Top of AVAILABLE DATA

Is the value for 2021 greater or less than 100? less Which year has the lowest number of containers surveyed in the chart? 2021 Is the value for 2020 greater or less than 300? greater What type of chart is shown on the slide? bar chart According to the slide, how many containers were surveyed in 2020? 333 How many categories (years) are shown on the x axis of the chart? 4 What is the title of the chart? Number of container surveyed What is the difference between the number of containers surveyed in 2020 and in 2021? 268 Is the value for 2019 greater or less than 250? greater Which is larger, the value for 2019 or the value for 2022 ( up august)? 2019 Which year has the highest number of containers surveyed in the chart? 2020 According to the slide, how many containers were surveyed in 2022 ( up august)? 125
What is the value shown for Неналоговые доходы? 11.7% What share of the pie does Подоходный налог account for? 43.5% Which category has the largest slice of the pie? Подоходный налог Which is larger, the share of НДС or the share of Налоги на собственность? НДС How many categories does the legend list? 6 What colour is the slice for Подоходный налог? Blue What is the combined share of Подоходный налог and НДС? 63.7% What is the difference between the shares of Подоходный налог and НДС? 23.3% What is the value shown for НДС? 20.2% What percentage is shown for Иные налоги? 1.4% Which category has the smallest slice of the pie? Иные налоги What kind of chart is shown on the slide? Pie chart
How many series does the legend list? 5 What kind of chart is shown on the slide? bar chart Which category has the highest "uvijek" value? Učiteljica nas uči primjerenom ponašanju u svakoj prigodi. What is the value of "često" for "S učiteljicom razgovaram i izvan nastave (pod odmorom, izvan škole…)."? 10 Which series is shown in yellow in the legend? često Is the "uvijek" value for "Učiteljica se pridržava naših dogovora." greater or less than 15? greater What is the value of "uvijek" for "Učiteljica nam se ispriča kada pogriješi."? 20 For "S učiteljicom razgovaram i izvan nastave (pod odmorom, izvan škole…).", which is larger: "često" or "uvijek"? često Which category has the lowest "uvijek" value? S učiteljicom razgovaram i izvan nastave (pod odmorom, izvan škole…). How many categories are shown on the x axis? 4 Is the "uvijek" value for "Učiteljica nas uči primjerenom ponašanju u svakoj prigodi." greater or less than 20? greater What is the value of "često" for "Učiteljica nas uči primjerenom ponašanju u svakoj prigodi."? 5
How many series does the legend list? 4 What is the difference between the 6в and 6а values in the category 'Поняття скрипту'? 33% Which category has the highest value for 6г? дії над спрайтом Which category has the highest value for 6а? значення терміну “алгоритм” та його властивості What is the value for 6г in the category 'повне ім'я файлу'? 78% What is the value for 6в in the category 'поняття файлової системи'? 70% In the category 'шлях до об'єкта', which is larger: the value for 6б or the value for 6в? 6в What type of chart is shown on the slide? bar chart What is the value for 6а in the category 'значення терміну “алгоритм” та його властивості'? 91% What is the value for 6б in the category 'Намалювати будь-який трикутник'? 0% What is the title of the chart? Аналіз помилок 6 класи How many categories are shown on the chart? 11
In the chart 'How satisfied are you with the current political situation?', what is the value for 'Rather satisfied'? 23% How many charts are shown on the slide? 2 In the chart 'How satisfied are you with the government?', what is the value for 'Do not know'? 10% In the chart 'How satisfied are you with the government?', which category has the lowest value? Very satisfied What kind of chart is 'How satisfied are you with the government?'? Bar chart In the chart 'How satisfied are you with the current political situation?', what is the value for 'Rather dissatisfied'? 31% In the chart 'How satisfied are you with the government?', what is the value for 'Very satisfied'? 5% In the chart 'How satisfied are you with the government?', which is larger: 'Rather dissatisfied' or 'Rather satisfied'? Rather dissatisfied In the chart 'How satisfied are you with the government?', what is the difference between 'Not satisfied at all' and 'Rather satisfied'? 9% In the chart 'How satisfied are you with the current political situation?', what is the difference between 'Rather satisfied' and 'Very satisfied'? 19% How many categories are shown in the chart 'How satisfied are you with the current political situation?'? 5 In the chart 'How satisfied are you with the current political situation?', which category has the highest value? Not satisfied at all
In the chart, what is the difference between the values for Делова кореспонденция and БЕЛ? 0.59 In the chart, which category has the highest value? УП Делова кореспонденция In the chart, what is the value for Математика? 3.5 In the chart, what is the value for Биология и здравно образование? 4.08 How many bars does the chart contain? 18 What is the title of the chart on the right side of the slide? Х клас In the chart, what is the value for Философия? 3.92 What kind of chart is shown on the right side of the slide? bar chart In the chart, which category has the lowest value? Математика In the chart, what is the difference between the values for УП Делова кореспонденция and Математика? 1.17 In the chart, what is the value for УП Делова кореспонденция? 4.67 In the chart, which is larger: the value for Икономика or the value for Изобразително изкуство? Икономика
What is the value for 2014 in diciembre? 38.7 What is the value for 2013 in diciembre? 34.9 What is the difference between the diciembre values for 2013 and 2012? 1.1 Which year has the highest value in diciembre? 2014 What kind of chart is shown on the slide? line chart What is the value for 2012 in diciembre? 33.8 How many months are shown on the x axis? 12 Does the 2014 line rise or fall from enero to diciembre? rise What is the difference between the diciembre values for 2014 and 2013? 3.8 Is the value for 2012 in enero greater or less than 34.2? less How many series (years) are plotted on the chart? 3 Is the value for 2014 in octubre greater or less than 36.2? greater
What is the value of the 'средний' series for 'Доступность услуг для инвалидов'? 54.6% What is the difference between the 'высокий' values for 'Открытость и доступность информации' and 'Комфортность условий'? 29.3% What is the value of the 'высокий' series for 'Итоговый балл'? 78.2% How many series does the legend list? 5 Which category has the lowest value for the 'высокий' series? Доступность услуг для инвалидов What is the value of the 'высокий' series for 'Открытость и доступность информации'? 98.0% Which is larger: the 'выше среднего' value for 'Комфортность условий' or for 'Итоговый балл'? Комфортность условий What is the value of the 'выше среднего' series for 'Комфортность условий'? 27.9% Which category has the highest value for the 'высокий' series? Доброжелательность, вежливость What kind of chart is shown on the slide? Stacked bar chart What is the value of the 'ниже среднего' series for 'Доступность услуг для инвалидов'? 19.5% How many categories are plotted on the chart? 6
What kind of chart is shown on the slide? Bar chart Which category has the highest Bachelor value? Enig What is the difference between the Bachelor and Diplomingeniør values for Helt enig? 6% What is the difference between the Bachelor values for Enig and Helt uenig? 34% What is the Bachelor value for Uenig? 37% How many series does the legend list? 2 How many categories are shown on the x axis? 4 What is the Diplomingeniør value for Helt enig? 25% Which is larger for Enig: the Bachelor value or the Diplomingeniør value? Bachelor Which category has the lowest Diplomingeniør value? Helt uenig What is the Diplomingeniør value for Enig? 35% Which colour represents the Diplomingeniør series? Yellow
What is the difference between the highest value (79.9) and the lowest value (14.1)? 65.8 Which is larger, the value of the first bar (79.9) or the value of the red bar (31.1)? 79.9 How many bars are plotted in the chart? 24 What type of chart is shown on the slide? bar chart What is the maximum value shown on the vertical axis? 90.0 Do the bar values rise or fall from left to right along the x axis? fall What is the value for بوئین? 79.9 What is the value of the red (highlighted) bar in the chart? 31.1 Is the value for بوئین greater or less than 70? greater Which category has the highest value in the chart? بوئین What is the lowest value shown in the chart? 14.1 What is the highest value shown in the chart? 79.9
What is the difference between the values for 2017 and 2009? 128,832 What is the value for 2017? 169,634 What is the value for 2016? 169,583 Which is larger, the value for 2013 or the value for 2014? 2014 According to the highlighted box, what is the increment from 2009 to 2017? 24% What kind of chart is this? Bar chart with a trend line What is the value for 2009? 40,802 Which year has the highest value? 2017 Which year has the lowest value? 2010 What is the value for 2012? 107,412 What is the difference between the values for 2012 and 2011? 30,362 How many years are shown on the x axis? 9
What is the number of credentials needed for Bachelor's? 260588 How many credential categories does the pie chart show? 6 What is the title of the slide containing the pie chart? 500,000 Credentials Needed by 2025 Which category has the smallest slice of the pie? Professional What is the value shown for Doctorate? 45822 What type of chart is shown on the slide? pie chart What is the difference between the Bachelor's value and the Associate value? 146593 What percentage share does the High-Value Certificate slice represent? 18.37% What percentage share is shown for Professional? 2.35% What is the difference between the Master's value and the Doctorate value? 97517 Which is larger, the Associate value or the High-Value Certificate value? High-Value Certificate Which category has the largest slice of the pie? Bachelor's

Bottom of AVAILABLE DATA

▶ GOAL OF THE EXERCISE: Reproduce, word for word, the data from its first line through the line containing "What is the value shown for Неналоговые", including both of those lines.

▶ ANSWER TO THE EXERCISE:
Is the value for 2021 greater or less than 100? less Which year has the lowest number of containers surveyed in the chart? 2021 Is the value for 2020 greater or less than 300? greater What type of chart is shown on the slide? bar chart According to the slide, how many containers were surveyed in 2020? 333 How many categories (years) are shown on the x axis of the chart? 4 What is the title of the chart? Number of container surveyed What is the difference between the number of containers surveyed in 2020 and in 2021? 268 Is the value for 2019 greater or less than 250? greater Which is larger, the value for 2019 or the value for 2022 ( up august)? 2019 Which year has the highest number of containers surveyed in the chart? 2020 According to the slide, how many containers were surveyed in 2022 ( up august)? 125
What is the value shown for Неналоговые доходы? 11.7% What share of the pie does Подоходный налог account for? 43.5% Which category has the largest slice of the pie? Подоходный налог Which is larger, the share of НДС or the share of Налоги на собственность? НДС How many categories does the legend list? 6 What colour is the slice for Подоходный налог? Blue What is the combined share of Подоходный налог and НДС? 63.7% What is the difference between the shares of Подоходный налог and НДС? 23.3% What is the value shown for НДС? 20.2% What percentage is shown for Иные налоги? 1.4% Which category has the smallest slice of the pie? Иные налоги What kind of chart is shown on the slide? Pie chart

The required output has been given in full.